Wherever you build your home, let nature dictate design. Find an open space to avoid cutting down trees, and let existing trees provide wind protection and shade. Place large windows where they will let in the most light and heat, and be strategic about which ones open to allow for a cooling cross-breeze. Harness solar, wind, and water energy to power and heat your home. Finally, leave the landscaping to Mother Nature. Foreign plants can disrupt the ecosystem, and native vegetation allows you to blend in and preserve the natural beauty in which you’ve chosen to make your escape.

Photo by Paul Bundy

Photo by Paul Bundy

Seek Vocation, not Vacation

Vacation is often synonymous with indulgence. Our aim at Powder Mountain is to become more mindful about how we consume resources and affect those around us. We design events and experiences with this aim in mind, bringing together thought leaders from across all fields so that we may learn and grow from one another, and return home as more active and engaged members of our respective communities. 

Your second home, too, can be a chance to connect to nature, learn new skills, and add purpose to your life. Use the time away to practice a minimalistic, sustainable lifestyle.
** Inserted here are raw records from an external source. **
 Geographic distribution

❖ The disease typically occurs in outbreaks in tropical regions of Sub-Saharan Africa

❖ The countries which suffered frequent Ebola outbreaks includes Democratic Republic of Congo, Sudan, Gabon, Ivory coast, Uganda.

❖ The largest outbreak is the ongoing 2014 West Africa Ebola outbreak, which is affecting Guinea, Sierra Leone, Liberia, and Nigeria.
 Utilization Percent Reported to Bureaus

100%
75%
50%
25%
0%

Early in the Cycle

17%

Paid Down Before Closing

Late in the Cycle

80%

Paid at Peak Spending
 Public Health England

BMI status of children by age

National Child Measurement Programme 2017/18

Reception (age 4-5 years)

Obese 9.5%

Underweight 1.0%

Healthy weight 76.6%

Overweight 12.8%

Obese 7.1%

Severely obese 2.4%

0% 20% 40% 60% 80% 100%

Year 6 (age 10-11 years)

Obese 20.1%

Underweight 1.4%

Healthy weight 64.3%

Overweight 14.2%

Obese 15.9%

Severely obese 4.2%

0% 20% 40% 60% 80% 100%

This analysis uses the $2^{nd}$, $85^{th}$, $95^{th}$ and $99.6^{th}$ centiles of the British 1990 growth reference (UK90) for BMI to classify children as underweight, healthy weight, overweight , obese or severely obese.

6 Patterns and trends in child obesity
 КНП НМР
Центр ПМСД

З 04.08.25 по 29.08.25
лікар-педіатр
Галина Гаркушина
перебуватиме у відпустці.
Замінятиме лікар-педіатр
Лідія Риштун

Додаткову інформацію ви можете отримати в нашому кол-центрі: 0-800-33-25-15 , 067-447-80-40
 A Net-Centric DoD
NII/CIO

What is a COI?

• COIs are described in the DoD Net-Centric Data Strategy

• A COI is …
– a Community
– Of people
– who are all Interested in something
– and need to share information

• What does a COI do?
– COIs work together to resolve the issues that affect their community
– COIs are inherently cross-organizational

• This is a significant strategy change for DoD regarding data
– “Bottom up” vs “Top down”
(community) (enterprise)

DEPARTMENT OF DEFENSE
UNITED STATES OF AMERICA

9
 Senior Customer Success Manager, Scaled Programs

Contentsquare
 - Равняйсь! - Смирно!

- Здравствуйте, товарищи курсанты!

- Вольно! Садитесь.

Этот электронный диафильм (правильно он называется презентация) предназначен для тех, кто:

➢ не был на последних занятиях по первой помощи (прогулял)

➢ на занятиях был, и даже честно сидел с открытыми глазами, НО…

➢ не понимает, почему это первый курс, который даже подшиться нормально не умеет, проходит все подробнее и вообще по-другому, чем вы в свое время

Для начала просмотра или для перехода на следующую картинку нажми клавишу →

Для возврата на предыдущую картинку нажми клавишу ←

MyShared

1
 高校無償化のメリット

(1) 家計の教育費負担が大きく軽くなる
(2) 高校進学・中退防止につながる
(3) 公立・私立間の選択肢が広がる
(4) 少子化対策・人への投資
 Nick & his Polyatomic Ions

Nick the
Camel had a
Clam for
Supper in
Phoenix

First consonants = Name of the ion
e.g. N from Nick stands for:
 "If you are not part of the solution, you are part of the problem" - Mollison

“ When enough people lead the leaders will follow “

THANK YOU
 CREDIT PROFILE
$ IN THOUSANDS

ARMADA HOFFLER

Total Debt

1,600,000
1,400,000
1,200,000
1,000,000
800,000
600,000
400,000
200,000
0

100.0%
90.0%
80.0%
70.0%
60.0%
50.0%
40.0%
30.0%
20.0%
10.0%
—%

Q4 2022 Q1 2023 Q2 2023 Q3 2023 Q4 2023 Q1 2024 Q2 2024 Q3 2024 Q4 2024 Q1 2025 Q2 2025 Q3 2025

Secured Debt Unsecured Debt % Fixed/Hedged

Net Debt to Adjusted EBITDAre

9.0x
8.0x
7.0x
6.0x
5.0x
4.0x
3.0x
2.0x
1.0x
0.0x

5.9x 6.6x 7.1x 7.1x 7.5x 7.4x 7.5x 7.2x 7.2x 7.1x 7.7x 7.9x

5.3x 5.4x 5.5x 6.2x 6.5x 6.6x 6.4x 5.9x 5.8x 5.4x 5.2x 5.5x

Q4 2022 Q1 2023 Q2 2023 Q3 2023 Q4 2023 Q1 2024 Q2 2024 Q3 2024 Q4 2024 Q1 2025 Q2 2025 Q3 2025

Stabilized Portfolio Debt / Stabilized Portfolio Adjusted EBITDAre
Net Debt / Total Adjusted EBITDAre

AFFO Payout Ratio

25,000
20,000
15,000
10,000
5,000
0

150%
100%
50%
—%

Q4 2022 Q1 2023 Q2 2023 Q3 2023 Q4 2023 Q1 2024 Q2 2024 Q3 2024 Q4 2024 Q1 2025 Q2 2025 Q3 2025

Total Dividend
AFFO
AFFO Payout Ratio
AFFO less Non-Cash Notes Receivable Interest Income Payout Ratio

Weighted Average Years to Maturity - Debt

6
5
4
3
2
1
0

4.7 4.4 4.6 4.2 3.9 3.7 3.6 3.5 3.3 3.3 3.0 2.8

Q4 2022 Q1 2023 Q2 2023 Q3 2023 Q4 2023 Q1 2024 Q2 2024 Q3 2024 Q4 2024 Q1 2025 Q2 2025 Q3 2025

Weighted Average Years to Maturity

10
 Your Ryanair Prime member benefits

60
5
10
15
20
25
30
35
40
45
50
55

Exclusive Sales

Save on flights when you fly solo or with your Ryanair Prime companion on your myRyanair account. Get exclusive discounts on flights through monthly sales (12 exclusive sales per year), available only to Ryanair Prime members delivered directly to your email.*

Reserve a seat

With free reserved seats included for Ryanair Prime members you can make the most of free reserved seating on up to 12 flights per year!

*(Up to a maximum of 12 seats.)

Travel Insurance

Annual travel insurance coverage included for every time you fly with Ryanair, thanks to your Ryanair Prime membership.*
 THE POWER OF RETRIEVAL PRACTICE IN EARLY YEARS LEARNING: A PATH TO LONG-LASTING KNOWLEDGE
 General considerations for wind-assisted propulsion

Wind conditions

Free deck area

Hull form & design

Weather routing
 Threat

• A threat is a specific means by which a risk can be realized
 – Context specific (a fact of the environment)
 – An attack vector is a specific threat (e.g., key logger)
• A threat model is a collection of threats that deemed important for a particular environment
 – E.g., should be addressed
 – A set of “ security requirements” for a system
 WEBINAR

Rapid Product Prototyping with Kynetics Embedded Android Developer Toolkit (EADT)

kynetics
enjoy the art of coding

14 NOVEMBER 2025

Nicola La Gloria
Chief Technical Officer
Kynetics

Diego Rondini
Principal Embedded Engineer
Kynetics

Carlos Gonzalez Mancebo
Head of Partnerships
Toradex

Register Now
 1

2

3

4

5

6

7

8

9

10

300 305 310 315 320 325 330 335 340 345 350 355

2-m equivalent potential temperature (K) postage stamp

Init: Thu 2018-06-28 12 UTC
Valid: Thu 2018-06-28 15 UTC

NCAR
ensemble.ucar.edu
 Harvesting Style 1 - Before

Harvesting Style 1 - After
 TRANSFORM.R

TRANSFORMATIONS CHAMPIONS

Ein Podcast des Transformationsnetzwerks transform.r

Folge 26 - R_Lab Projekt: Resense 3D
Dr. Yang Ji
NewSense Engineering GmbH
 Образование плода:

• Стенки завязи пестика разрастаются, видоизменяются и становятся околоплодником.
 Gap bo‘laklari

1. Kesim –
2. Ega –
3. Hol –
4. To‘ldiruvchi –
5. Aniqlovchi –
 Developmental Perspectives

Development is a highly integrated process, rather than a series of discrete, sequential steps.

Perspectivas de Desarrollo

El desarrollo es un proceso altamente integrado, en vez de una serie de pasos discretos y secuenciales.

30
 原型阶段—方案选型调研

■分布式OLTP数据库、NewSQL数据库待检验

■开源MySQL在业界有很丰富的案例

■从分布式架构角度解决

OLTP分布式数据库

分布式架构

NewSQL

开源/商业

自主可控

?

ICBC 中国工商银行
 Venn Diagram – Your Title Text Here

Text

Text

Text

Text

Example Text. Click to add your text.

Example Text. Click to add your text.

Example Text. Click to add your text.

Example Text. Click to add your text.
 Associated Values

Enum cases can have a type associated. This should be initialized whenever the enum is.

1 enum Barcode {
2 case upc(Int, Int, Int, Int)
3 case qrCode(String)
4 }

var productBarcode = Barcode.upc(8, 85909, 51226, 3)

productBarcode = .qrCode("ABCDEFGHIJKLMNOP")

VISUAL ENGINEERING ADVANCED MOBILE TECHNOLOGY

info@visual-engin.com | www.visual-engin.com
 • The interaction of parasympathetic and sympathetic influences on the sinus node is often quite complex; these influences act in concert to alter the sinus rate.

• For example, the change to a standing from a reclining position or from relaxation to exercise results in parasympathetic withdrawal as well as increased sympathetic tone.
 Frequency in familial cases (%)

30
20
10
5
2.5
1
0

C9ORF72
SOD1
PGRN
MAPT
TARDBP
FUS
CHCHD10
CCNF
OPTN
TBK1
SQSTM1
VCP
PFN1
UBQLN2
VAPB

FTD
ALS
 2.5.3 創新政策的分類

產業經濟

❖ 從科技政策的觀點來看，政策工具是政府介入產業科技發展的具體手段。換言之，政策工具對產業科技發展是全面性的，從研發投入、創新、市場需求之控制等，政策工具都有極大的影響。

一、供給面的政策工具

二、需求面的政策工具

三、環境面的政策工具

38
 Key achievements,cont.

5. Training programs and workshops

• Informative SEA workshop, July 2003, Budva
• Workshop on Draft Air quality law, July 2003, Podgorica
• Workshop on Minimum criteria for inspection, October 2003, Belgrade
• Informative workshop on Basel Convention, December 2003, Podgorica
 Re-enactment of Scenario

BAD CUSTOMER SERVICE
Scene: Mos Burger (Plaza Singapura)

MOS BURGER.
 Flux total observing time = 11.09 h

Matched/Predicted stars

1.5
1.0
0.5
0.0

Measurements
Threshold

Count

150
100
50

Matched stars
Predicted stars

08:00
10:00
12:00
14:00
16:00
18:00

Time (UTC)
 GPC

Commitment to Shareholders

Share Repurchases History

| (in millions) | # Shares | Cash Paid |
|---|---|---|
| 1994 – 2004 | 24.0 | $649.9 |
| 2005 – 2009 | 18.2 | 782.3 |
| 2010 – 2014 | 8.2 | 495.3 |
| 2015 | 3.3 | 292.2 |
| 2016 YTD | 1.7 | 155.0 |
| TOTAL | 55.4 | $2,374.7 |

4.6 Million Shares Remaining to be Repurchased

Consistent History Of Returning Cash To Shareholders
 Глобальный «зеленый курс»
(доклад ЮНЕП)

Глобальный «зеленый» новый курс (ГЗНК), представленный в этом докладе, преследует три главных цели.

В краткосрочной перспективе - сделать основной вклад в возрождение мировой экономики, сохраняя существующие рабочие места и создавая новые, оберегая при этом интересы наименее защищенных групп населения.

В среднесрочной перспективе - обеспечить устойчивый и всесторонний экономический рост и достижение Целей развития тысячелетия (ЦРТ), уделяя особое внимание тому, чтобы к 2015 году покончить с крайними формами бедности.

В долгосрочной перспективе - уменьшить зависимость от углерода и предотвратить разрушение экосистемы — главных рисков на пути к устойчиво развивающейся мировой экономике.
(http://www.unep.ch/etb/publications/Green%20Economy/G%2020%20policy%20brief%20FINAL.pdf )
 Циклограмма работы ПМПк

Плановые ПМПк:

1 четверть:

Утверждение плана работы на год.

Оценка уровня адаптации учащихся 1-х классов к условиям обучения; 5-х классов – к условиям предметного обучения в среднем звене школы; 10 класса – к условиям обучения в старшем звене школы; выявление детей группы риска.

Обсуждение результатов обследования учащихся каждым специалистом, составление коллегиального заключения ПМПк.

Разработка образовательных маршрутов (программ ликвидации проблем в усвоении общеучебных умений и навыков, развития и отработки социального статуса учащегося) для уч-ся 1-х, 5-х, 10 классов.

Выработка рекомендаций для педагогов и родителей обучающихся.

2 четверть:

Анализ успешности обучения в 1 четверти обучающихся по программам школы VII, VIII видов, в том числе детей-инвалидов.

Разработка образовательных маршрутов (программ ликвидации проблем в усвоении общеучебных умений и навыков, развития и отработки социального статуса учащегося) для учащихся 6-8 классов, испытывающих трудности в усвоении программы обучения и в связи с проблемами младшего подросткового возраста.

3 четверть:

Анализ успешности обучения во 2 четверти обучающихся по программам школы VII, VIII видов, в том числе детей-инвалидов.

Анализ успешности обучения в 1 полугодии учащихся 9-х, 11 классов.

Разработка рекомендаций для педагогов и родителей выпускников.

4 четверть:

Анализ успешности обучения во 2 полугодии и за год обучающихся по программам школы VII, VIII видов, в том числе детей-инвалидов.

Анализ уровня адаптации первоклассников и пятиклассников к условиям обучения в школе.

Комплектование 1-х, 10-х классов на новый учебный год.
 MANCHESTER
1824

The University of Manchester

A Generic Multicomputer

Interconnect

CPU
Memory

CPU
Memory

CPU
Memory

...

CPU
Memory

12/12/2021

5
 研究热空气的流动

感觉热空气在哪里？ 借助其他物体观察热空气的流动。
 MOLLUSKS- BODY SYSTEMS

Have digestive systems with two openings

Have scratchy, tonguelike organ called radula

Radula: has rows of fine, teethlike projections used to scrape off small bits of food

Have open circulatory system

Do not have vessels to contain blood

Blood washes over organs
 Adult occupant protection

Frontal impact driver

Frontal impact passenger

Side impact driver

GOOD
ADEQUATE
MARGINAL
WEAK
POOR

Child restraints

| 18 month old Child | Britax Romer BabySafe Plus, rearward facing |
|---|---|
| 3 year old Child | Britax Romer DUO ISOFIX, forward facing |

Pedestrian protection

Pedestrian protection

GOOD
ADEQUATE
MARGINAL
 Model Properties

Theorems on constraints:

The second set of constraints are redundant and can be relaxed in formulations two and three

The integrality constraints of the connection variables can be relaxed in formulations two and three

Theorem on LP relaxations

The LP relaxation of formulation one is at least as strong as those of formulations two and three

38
Buy local produce, layer up before turning up the heat, compost, recycle, and be generally mindful about how you consume food and other goods. Turn off your electronic devices to conserve energy and give yourself time to do the things you’re too distracted to do back home: read, write, garden, volunteer.

Tantamount to creating a socially responsible lifestyle is sharing it with others. Your second home can be a space for meaningful engagement with those around you. Hosting dinner parties, retreats, or book clubs enriches your community of family and friends, and when you’re not occupying your home away from home, don’t waste the space. Invite others to use it for similar ends.

In short, your second home can be a haven for you (and others) to reflect, refresh, and return to your life clear-minded and ready to implement some of the socially responsible habits you’ve picked up along the way.